A priori, punting seems most intuitive when the low-coverage/high-accuracy classifier punts to the high-coverage/low-accuracy classifier. However, the results in Figure 3 suggest that, for the combination of SVM and NN classifiers applied to SCOP classification, punting in the opposite direction is slightly more effective. We speculate that the best performance will be obtained when the primary classifier is the one that returns the most accurate confidence measure in its predictions, rather than the most accurate generalization performance. In this way, if the primary classifier always punts accurately when it is incorrect, then the combined generalization performance can be optimized. Hence, the NN → SVM hybrid may be slightly better than the SVM → NN hybrid because the NN method punts more accurately.
One of the primary contributions of this work is to make SVM-based classifiers practically applicable. Although they have been shown to provide superior performance for protein classification problems in which the number of examples is large enough, SVMs have not been used in practice because of their limited coverage. On the other hand, the goal of this paper is not to argue that SVMs are better than other methods, but to show how to make an SVM classifier practical, by giving it complete coverage. Our results presumably generalize to other supervised classification algorithms, though we have not tested this hypothesis directly.
For simplicity of exposition, we have used a simple one-vs-all approach to multiclass SVM classification. In practice, it is generally preferable to use a more complex multiclass approach such as code learning . Combining code-learning with the punting approach described here yields even lower error rates than are shown in Figure 3 (data not shown). In general it is straightforward to combine any pair of (low and high coverage) classifiers using our approach. The only prerequisite is that they provide a real-valued output for each class, and that these values are correlated with the confidence in their predictions. From these outputs we can learn punting thresholds.

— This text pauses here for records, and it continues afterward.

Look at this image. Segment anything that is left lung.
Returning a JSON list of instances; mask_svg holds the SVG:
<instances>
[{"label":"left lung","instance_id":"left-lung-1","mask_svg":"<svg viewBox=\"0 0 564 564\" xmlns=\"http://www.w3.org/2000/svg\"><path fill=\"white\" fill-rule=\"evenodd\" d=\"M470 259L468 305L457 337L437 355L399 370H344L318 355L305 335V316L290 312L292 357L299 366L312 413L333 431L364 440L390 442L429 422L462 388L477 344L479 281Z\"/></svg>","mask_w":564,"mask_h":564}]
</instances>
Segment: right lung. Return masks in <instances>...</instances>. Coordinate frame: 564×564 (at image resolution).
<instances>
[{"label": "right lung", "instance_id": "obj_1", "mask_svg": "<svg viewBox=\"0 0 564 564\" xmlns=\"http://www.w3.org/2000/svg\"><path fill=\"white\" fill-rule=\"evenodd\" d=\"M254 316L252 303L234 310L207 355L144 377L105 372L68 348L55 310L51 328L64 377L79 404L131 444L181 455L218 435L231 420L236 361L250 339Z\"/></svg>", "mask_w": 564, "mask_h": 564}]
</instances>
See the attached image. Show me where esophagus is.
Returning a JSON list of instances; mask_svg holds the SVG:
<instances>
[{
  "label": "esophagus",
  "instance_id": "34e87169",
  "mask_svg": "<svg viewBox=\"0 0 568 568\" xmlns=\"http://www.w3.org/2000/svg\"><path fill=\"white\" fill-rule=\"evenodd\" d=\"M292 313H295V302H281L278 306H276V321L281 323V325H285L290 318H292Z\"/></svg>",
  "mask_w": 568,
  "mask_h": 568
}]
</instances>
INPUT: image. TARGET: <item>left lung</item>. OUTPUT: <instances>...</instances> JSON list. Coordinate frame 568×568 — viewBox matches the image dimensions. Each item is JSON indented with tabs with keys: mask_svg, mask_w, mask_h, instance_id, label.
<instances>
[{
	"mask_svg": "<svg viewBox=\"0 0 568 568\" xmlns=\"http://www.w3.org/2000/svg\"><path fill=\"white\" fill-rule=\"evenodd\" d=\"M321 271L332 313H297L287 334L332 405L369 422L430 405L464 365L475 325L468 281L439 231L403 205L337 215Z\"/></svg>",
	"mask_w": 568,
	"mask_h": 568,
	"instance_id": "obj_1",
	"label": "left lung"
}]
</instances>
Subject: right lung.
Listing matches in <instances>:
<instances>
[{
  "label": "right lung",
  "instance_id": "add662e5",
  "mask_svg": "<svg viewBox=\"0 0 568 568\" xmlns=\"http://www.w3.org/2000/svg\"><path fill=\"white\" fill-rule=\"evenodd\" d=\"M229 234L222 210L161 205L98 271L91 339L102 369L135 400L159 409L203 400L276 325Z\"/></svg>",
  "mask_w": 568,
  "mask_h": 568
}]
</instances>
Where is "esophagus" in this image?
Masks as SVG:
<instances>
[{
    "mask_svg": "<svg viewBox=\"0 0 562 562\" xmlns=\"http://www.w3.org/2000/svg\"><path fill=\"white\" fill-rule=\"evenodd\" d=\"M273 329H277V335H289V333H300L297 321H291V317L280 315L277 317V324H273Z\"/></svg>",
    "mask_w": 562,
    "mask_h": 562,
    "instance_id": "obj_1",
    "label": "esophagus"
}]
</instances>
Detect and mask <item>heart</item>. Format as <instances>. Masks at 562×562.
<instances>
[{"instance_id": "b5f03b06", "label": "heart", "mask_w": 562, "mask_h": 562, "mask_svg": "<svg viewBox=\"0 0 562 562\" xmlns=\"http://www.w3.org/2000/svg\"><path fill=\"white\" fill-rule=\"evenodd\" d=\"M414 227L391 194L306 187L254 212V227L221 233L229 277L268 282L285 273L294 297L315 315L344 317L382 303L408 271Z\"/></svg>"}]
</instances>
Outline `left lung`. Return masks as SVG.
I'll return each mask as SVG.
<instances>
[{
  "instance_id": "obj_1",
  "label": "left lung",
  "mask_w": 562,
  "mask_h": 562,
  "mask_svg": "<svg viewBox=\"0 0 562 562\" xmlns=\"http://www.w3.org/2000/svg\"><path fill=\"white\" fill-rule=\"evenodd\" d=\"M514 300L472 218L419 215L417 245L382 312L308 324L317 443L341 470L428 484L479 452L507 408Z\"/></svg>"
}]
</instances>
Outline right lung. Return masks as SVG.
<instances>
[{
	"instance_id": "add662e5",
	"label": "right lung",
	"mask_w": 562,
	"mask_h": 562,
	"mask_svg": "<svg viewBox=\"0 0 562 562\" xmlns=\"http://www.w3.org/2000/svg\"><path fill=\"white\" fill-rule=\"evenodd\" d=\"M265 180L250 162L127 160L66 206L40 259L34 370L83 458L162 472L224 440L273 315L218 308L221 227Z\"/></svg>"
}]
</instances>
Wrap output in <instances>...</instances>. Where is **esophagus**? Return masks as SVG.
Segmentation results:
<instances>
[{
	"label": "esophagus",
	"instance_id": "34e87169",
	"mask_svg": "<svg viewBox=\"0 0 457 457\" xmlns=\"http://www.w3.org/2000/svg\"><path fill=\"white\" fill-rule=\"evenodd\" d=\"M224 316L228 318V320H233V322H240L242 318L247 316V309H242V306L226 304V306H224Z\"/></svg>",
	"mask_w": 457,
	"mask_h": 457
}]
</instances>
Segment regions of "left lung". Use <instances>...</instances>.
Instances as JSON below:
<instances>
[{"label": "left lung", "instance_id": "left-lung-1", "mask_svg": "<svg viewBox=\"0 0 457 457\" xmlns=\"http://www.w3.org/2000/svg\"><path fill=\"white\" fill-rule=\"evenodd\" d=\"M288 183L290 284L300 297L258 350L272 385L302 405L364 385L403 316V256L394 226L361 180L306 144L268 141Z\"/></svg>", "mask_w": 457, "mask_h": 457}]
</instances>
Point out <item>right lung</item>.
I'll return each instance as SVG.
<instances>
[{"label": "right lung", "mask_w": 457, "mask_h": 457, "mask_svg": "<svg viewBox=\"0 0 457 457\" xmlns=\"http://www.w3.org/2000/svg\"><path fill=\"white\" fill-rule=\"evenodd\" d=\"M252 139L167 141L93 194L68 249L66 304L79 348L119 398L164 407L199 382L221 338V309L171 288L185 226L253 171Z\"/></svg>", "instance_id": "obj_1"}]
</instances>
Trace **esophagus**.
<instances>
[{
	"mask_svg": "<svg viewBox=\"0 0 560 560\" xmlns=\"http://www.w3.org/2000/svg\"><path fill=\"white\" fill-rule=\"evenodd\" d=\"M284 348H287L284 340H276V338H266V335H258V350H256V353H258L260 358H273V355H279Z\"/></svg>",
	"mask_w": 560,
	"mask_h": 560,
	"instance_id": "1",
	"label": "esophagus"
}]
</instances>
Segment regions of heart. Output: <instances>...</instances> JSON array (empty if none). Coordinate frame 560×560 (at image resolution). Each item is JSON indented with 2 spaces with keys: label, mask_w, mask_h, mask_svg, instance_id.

In this work, we use a relatively simple strategy to define the data for learning punting thresholds given the user-specified hyperparameter ρ. More complex internal cross-validation schemes would likely yield slightly better performance and increased running time.
Eventually, rather than combining two existing classifiers, we would like to train a single classifier that has the advantages of both systems in one. This approach would obviate the need for the punting strategy described here. We are currently investigating approaches to this problem by training a ranking based algorithm, rather than a class predictor.
This work was supported by National Institutes of Health award R01 GM74257.